Avant tout traitement de ces données à caractère privées, l’agent assermenté doit préalablement obtenir l’autorisation de la CNIL (Commission nationale de l’informatique et des libertés). Ce n’est qu’ensuite qu’il pourra envoyer une requête d’identification du prévenu au fournisseur d’accès internet (FAI). La CNIL est en effet chargée de vérifier « la nature, l’étendue et le caractère proportionné des traitements de données, ainsi que les conditions de leur conservation ».

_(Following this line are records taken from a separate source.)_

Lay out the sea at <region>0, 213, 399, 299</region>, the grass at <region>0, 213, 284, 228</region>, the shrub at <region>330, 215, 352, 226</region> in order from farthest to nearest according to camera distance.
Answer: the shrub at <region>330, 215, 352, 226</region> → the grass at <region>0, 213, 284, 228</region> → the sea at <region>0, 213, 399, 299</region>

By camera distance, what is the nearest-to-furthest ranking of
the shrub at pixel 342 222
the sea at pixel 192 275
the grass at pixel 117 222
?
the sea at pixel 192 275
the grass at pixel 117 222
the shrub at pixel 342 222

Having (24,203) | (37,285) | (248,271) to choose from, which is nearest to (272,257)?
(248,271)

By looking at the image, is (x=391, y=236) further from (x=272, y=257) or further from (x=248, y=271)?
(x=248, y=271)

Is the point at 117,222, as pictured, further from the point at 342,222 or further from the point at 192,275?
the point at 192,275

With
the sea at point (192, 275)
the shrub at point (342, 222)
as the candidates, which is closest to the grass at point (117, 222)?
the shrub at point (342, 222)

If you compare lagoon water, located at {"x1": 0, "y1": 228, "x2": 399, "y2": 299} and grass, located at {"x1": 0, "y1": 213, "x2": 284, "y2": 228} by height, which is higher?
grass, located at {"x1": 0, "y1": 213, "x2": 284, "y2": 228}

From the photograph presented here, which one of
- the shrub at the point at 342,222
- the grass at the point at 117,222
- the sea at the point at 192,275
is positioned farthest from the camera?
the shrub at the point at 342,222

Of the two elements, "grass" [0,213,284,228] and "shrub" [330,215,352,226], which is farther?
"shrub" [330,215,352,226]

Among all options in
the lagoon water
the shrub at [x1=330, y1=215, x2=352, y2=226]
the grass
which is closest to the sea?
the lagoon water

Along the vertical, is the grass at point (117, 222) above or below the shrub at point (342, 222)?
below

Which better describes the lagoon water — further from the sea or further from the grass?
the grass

Ce principe a été vivement rappelé par le tribunal de Bobigny dans son jugement rendu le 14 décembre 2006, dans lequel le juge a annulé la totalité d’une procédure pénale à l’encontre d’un internaute accusé d’avoir téléchargé et mis à disposition 12 000 fichiers via un réseau peer to peer. En effet, l’agent assermenté de la SACEM avait dressé son procès-verbal et donc traité des données à caractère personnel (en l’espèce l’adresse IP de l’internaute) sans avoir obtenu l’autorisation préalable de la CNIL.
Cette absence de demande d’autorisation préalable a été sanctionnée par le juge qui a relaxé l’internaute.
Jean-Philippe Hugot, avocat spécialiste en propriété intellectuelle et représentant du prévenu soulignait l’enjeu d’empêcher les sociétés de gestion collective de se constituer, par le biais de leurs constats, de véritables « casiers judiciaires privés ». Son cabinet, énonce-t-il, connait à l’heure actuelle encore cinq ou six affaires en cours sur ce fondement.